■ **Texto apresentado**:

########################################

Foto de Perfil – Lena d'Água
"Não imaginei que este Lena d'Água se me colasse tanto à pele!"
“Ou isto ou Aquilo” é uma peça de teatro deliciosa, para miúdos e graúdos, musicada por Luís Pedro Fonseca e com poemas de Cecília Meireles, que vai estrear no Porto uma semana antes do Natal. Encontramo-la a dançar e a cantar com a voz de menina que lhe é peculiar e que toda a gente recorda dos tempos em que na rádio passava o “Robot”. Aqui, com os Salada de Frutas, ganhou notoriedade, mas foram o “Sempre que o Amor me quiser” e o “Dou-te um Doce” que ficaram para sempre no ouvido dos portugueses. Hoje, alguns anos volvidos, trocou o bulício da capital pela calma do campo e escolheu A-Dos-Ruivos, no concelho do Bombarral para viver. Tem uma filha já adulta e um neto, vários discos editados, centenas de músicas cantadas, muitos palcos pisados, amores e desamores, encontros e desencontros, um livro que fala do pai, “José Águas, O Meu Pai Herói” publicado pela Oficina do Livro, e outro de poesia “Amar-te” que originou um blog com o mesmo nome. Em suma, uma vida agora cheia, que começou a encher-se de música quando foi a primeira vocalista mulher numa banda de rock:Os Beatnicks.
Como é que foi ser a primeira mulher a integrar uma banda de rock nessa altura?
Eram tempos (logo a seguir ao 25 de Abril), em que havia muita gente a fazer coisas novas e criativas, mas não havia divulgação. Ser a primeira mulher vocalista de uma banda de rock não foi difícil. Sobretudo porque eu não fiz de propósito. O que aconteceu foi que me apaixonei pelo viola baixo. (risos). Na altura nem sabia que ele tinha uma banda. Éramos muito novos,tínhamos amigos em comum. Numa festa de carnaval por sentir um “clique especial”. Em pouco tempo já sabíamos imensas coisas um do outro, que ele tinha uma banda, que eu também estava muito ligada à música... Lá em casa nunca faltou música. O meu pai comprava imensos discos e a minha mãe cantava maravilhosamente. Na altura eu tinha uma viola acústica e dava uns toques. Passei a ir aos ensaios dos Beatnicks e em três tempo eu e o Ramiro estávamos a namorar. Comecei depois por fazer uns coros nos ensaios. Entretanto já conhecia todas as letras e um dos membros do grupo convidou-me para ser vocalista. A Sara nasceu no último dia de 1975 e em maio seguinte fiz o primeiro concerto com eles numa festa de finalistas em Sintra.
E como eras na fase inicial da tua carreira?
Era muito tímida. Nesse primeiro concerto em Sintra eu estava no palco muito envergonhada. Lembro-me que me sentei no palco, achei que estava muita gente. Tínhamos uma parte do espetáculo preenchida com covers e outra com músicas originais. Tínhamos uma máquina de fumos que poucos músicos usavam na altura. Eu estava numa espécie de estágio não remunerado. Não ganhávamos dinheiro. (risos) Foi com eles que eu cantei no Bombarral pela primeira vez.
E já tinha nascido a Lena d' Água nesta altura?

########################################

■ **Tarefa proposta 1**:
Segundo a entrevista, onde escolheu Lena d'Água viver depois de deixar a capital?

■ **Dados fornecidos**:
########################################

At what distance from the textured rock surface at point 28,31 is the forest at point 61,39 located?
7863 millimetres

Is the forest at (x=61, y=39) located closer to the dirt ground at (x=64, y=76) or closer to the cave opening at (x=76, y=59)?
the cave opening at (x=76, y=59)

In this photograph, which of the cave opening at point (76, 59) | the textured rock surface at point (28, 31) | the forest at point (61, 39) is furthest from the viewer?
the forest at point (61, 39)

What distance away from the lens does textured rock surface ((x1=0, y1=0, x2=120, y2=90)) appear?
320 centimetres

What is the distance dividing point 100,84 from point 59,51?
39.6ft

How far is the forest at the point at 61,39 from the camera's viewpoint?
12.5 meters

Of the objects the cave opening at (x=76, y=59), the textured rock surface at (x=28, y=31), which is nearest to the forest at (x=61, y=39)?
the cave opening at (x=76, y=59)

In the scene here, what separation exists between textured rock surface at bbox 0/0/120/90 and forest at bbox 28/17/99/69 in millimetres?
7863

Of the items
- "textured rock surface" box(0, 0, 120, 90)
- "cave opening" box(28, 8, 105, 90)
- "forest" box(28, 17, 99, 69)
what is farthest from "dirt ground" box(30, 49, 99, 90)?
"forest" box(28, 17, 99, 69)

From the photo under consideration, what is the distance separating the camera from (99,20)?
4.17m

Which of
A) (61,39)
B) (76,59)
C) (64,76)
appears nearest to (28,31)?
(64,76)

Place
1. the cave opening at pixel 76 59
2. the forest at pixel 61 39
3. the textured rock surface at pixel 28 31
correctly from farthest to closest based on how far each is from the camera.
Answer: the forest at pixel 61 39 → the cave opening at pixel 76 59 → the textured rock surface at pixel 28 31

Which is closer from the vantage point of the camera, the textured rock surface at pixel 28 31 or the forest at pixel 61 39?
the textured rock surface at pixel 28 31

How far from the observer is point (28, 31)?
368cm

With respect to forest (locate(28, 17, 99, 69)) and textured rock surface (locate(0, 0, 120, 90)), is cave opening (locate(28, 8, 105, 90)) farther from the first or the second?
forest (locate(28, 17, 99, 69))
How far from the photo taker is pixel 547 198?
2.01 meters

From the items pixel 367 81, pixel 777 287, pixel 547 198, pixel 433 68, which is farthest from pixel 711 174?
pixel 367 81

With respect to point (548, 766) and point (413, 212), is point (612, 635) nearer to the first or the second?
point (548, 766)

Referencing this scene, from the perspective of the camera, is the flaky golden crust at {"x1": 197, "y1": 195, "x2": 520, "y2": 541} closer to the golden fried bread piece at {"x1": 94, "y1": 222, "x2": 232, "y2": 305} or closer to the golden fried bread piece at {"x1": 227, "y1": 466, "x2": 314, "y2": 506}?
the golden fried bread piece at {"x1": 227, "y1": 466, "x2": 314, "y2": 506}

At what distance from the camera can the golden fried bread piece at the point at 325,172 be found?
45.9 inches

########################################

■ **Tarefa proposta 2**:
Apresente em CSV de duas colunas, "pedido" e "resposta", todas as entradas desde a que contém "At what distance from the camera" até ao fim das entradas, com uma linha por entrada. Coloque cada valor num campo entre aspas e substitua as quebras de linha por espaços.

■ **Resposta 1**:
Em A-Dos-Ruivos, no concelho do Bombarral.

■ **Resposta 2**:
pedido,resposta
"At what distance from the camera can the golden fried bread piece at the point at 325,172 be found?","45.9 inches"